Charlamos de lo lindo y sin darnos cuenta entró alguien en la sala como una leona y casi que me mata, la muy señora me cayó encima como una loca y casi me deja desnuda, desgarró mis vestiduras. Salí de allí en volandas y con las manos tapando mis partes. Él le gritó a su señora que me dejara en paz, que no pasaba nada entre nosotros, que no fuera tan desconfiada, que yo era la vecina de al lado, que era la viuda de quien muchas veces habían reído y hablado hasta tarde en las noches (eso lo inventó él porque no sé de dónde sacó que yo era viuda). ¡Uhy! Yo salí de allí, tapada y horrorizada a la vez.
Ambos avergonzados salieron en mi búsqueda y yo les tiré la puerta en sus narices. Ahora que se mueran los dos juntos en su propia miseria. Y sigan rumeando en que si se quieren o no, que, si dudan del amor y que si no, que desconfíen de ellos mismos hasta del oxígeno que respiran, que se pudran queriéndose de esa manera. Yo que quería lo mejor para él ahora que se le venga la casa encima porque no va a conseguir a una como yo y, ella que siga así de desconfiada, porque dicen las malas lenguas que la gente es masoquista en el amor y que les da miedo quedarse solos y por eso aguantan hasta el infierno.
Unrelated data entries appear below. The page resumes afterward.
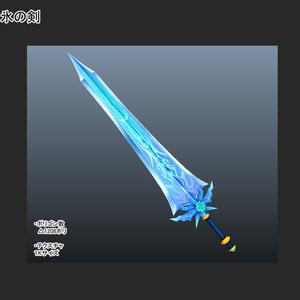 [VRC向け]蒼の剣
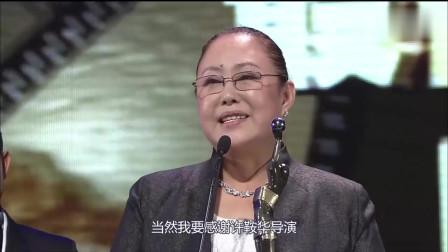 """当年任达华、郭富城两大影帝为她颁奖,""""孝庄太后""""霸气十足"""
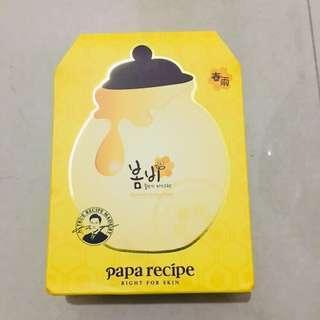 🚚 韓國PAPA recipe 春雨蜂蜜保濕面膜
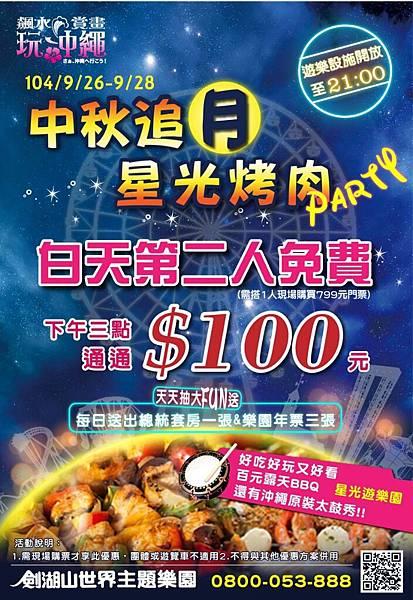 劍湖山-白天第二人免費 下午三點通通100元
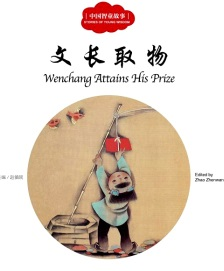 Wenchang Attains His Prize - First Books for Early Learning Series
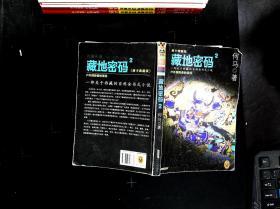 藏地密码2:户外爱好者的圣经(唐卡典藏版)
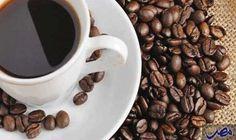 تناول ما بين 4 إلي 6 أقداح…: أظهرت دراسة طبية أن تناول ما بين 4 إلى 6 أقداح من القهوة يومية، يعمل على تقليل خطر اصابتك بالتصلب المتعدد، وهو…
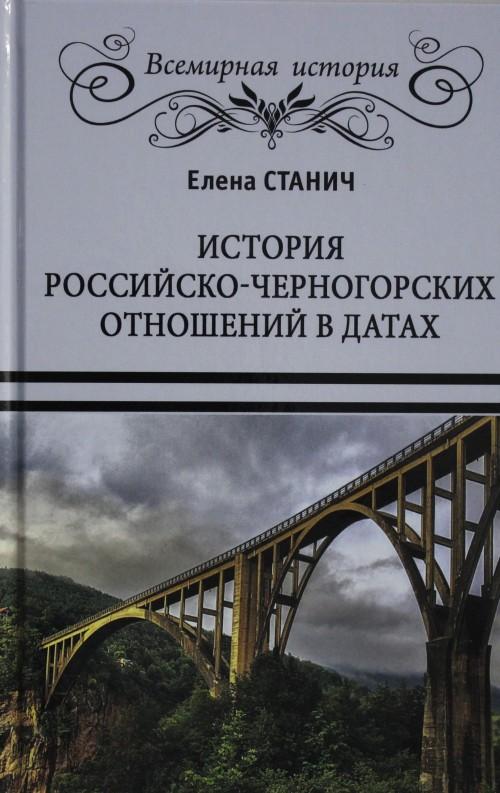 Istorija rossijsko-chernogorskikh otnoshenij v datakh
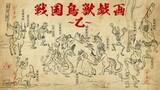 Sengoku Choujuu Giga: Otsu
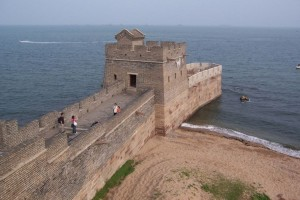 great wall of china -end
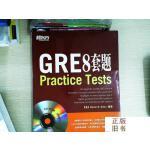 【二手旧书9成新】新东方:GRE8套题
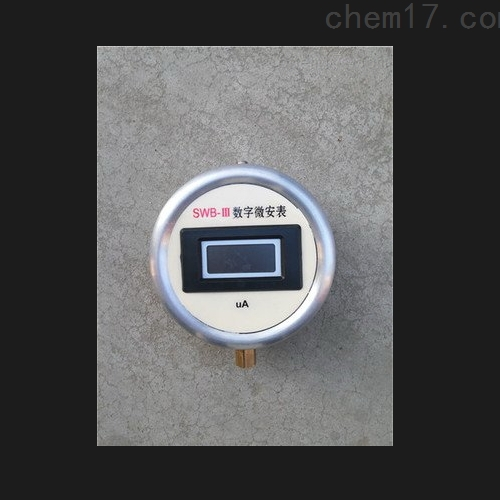 SWB-III数显微安表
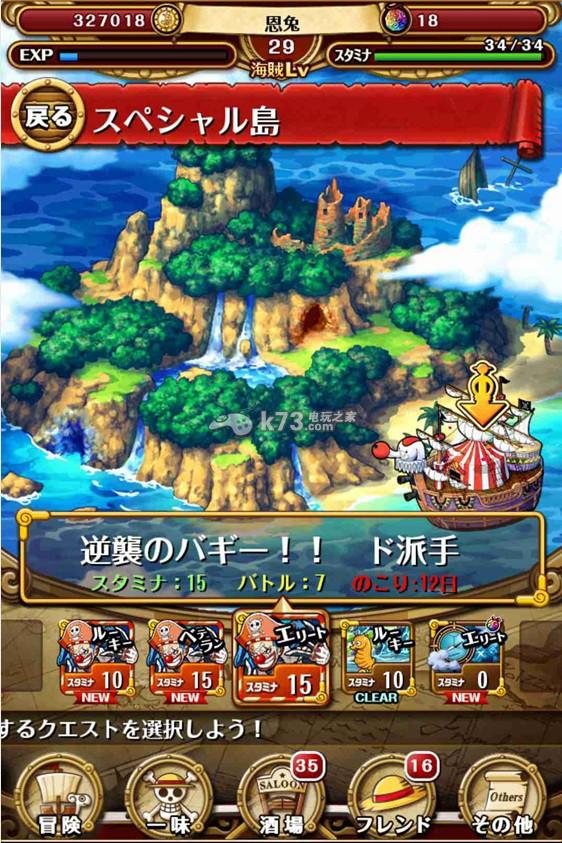 海賊王尋寶之旅巴基最高難度打法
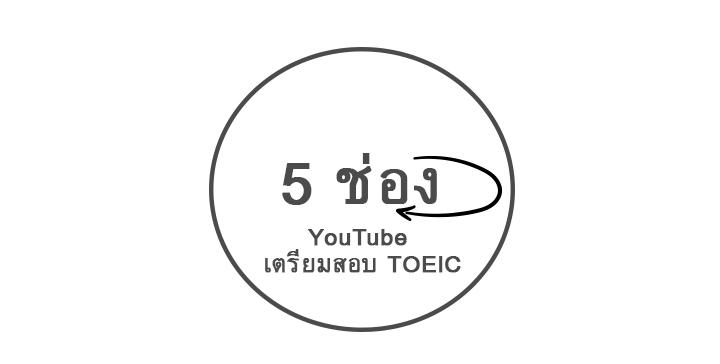 5 ช่อง YouTube เรียน TOEIC ฟรี เข้าใจง่ายได้ผลเร็ว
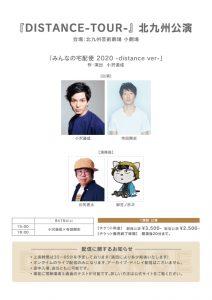 本多劇場グループ next『DISTANCE-TOUR-』北九州公演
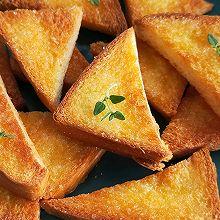 烤面包片~酥脆可口,做法太简单了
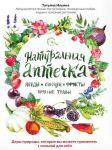 Книга Натуральная аптечка. Ягоды, овощи, фрукты, пряные травы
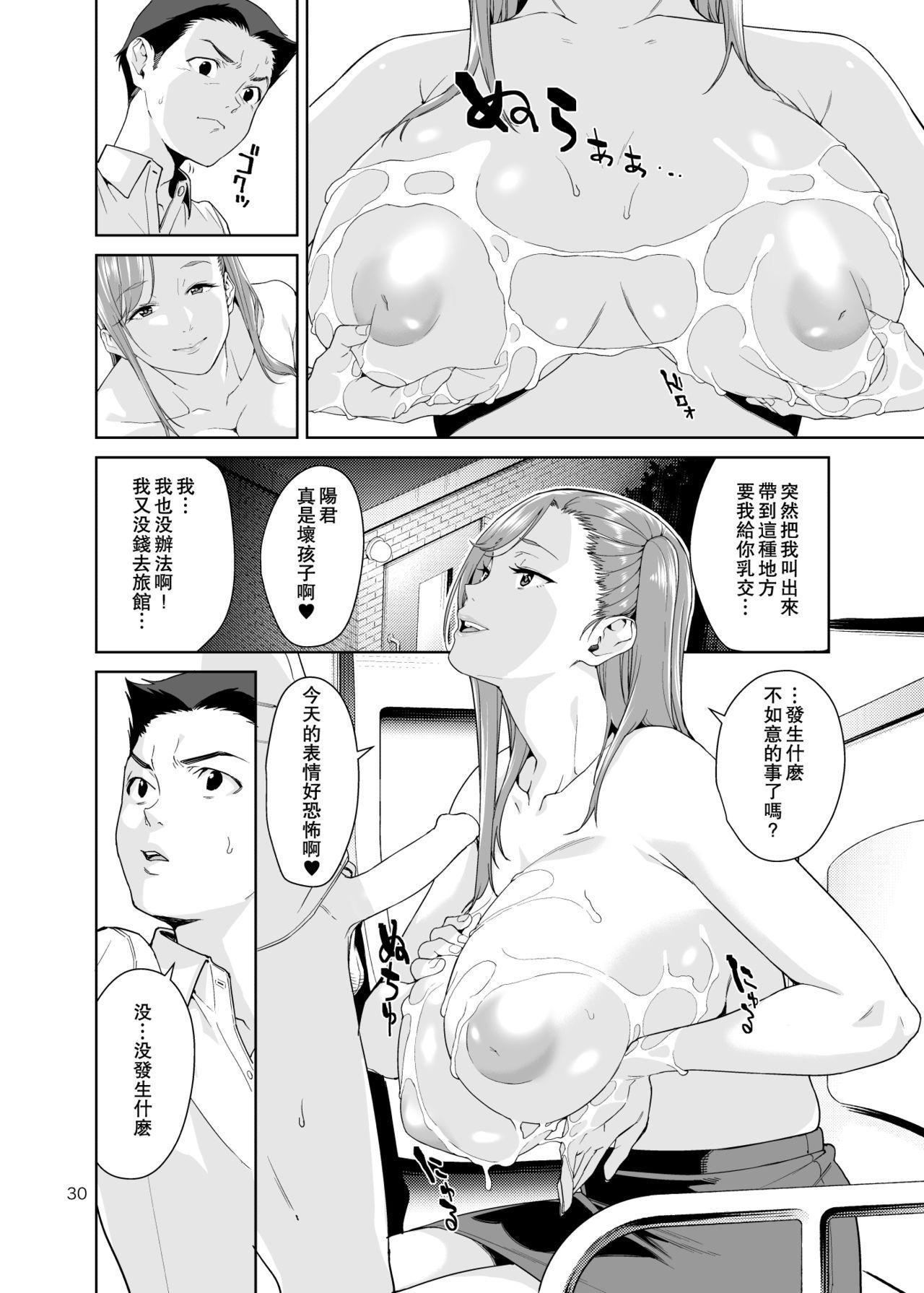 Osananajimi no Mama | 青梅竹馬的媽媽 29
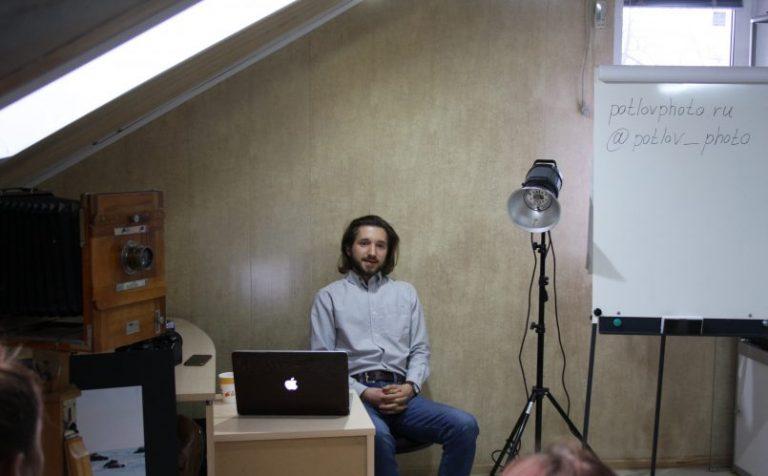 Мастер-класс по профессиональной фотографии состоялся в Клину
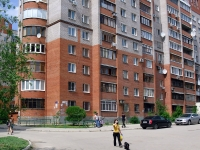 Samara, Karl Marks avenue, house 63 с.1. Apartment house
Desde mucho tiempo después de esta catástrofe yo mantuve mi terraza cerrada. No quería saber más de ellos, ya el traqueteo de los zapatos no los escuchaba porque me dispuse a olvidarme del episodio y porque también me coloqué tremendos audífonos en mis orejas para no oír ni pío de los muy desconsiderados vecinos. Pero no lo van a creer… Una mosca se posó sobre mi desayuno y al querer espantarla abrí la puerta de la terraza para dejarla ir y lo veo a él de reojo, hecho un ovillo, ojeroso, tembloroso con un cigarrillo en la mano derecha y en la otra una taza de té, mientras hablaba con su amigo, nuestro vecino del lado izquierdo de mi apartamento. Hasta me dio una pena verlo así. Se dio cuenta de que yo lo miraba y me hizo un guiño que yo interpreté como un saludo remendado de perdón. Al cabo de unos segundos me dijo hola y yo le respondí hola también. Me dijo que, si no quería hablar con él, yo dije que no, que no quería ser maltratada nuevamente. Él se puso colorado como una manzana y me confesó que después de aquella pelea en la sala de su casa y de la vergüenza conmigo decidió dejar a la mujercita porque no quería vivir una vida llena de incertidumbres y dudas. Que él sabía que no iba a ser fácil porque él si sabía y sentía que la quería, pero que las dudas de ella lo habían convertido en el que era ahora, pero que confiaba que el tiempo curaría sus heridas y de esta manera quizá conseguiría otro amor que lo aceptara. Y yo muy seria, asintiendo en todo lo que decía, para mis adentros dije: ¡Estaré esperándote!